Many proteins play a dual role in embryonic development. Those that regulate cell fate determination in a specific tissue can also affect the development of a larger region of the embryo. This makes defining its role in a particular tissue difficult to analyze. For example, noggin overexpression in Xenopus laevis embryos causes the expansion of the entire anterior region, including the eye1,2. From this result, it is not known if Noggin plays a direct role in eye determination or that by causing an expansion of neural tissue, Noggin indirectly affects eye formation. Having this complex phenotype makes studying its eye-specific role in cell fate determination difficult to analyze. We have developed an assay that overcomes this problem.

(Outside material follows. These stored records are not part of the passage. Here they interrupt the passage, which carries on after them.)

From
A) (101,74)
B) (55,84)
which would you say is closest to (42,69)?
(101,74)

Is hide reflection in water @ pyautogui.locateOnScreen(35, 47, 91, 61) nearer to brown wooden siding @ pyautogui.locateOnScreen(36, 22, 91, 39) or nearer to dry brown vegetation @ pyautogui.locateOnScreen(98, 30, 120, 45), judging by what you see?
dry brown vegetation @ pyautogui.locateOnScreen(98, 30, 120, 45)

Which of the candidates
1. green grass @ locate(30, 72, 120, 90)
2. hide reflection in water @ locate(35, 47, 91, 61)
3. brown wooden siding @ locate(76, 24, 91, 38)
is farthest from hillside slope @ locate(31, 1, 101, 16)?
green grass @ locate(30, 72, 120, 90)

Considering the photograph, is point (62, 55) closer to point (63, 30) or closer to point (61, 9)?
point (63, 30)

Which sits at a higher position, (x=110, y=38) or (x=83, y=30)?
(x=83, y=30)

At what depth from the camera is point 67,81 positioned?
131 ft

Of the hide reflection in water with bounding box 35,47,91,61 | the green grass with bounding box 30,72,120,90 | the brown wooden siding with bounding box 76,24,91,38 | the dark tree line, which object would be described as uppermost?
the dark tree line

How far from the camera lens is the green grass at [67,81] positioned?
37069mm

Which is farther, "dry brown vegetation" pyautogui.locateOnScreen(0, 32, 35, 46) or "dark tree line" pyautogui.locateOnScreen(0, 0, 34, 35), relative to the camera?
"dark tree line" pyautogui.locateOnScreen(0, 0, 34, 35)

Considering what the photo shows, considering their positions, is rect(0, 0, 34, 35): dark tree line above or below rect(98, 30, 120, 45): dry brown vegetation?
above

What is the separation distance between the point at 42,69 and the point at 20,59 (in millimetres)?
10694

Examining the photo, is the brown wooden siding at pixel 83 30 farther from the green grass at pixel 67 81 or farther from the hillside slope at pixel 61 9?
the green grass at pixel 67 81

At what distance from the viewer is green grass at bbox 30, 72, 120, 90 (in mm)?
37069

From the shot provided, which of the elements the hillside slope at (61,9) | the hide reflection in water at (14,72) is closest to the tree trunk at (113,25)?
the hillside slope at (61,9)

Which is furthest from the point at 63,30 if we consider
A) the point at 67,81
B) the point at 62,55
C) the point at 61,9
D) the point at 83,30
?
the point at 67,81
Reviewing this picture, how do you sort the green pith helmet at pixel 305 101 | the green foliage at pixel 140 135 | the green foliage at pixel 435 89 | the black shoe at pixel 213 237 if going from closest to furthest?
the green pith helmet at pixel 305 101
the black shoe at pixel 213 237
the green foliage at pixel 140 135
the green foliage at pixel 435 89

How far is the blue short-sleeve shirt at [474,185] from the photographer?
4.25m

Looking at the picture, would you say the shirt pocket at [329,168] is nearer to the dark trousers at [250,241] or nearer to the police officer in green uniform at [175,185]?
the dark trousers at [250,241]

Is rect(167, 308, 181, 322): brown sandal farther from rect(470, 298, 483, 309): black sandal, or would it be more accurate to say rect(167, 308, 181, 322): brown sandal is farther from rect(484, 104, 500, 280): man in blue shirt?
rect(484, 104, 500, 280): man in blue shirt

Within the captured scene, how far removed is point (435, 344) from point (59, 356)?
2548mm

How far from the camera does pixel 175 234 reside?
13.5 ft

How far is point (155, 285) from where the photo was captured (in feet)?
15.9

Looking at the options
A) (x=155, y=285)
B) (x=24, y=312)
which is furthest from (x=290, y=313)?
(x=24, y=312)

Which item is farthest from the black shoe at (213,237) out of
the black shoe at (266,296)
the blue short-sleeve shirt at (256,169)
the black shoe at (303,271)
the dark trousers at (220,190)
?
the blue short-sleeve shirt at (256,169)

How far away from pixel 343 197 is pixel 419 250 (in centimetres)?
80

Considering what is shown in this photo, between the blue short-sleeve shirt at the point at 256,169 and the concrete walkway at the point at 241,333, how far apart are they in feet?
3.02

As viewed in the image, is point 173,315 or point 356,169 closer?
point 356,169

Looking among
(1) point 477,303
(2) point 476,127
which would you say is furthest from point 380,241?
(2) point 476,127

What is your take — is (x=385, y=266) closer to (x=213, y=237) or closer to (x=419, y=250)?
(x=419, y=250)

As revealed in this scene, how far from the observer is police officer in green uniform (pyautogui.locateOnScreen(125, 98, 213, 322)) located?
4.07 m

Taking advantage of the pluripotent nature of the Xenopus laevis animal cap 3, we have developed an assay to test the ability of gene product(s), like noggin or the eye field transcription factors (EFTFs), to transform caps into particular tissue or cell types by transplanting this tissue onto the side of the embryo 4. While we have found either Noggin protein treatment or a collection of transcription factors can determine retinal cell fate in animal caps, this procedure could be used to identify gene product(s) involved in specifying other tissues as well.

Protocol

Part I. Set-up for the ACT Assay

  1. Generate capped RNA for injection as suggested by the manufacturer, using their phenol:chloroform purification method (e.g. mMessage mMachine Kit; Applied Biosystems/Ambion, Austin, TX). RNA encoding a fluorescent protein is used as a tracer. We transcribe either yellow fluorescent protein (YFP) or mCherry 5 cDNA, which is in a pCS2+ expression vector.
  2. Pull borosilicate glass capillary tubes to form tapered glass tips using a micropipette puller. We use Sutter Micropipette Puller, P-97 (Sutter Instruments, Inc., Novato, CA), as previously described 6.
  3. Make sterile solutions in Table 1 from a 10 X Marc's Modified Ringer's (MMR) solution stock (10 mM MgCl2 ; 20 mM KCl; 20 mM CaCl2 ; 50 mM HEPES; 1 M NaCl; adjusted to pH 7.5, autoclaved and stored at RT).
  4. Isolate testes from a male frog and store the tissue at 4°C in a sterile solution of 1X MMR/gentamicin (50 μg/mL gentamicin sulfate; BioWhittaker, Cat # 17-518Z). This can be done up to a week before the start of the experiment but it is looses its efficacy over time.
  5. Egg laying solution (1X: 150 mM NaCl, 2.62 mM KCl, 0.8 mM Na2HPO4, 20 mM Trizma base, 2.62 mM NaHCO3 and 2.75 mM MgSO4; adjusted to pH 7.6) can be made as an 8X stock, which can be stored at 4°C for up to two weeks. Note: watch out for contamination in this solution, as this will affect the quality of your eggs.
  6. Generate injection plates. To do this, melt 1% agarose in 0.4X MMR in a microwave, add ~6 mL melted agarose solution into 60 mm plates, gently unroll an elastomer mold (Figure 1) on top of the solution to prevent bubbles and let cool for about 20 minutes at RT. To determine the number needed, consider the number of experimental conditions (e.g. 1, YFP; 2, YFP+Noggin) and the number of transplanted host embryos needed. For our experiments, we generate at least 20 transplanted host embryos for each experimental condition. At 18-19°C, embryos will be at stage 15 for about an hour. If it takes one hour to perform 20 transplants, then two fertilization time points are needed, assuming the host embryos accept all transplants. Therefore, four injection dishes will be needed (2 exp conditions x 2 fertilization time points = 4). Store the plates at 4°C for up to one week.
  7. Generate cap isolation plates using 1% agarose + 0.7X MMR with molds as for the injection plate. Make the same number of cap isolation as injection plates plus one extra per fertilization time point (4 + 2 fertilization time points = 6).
  8. Inject females with 500 units human chorionic gonadotropin late in the day on the day before microinjection. Store females at 16-18°C overnight.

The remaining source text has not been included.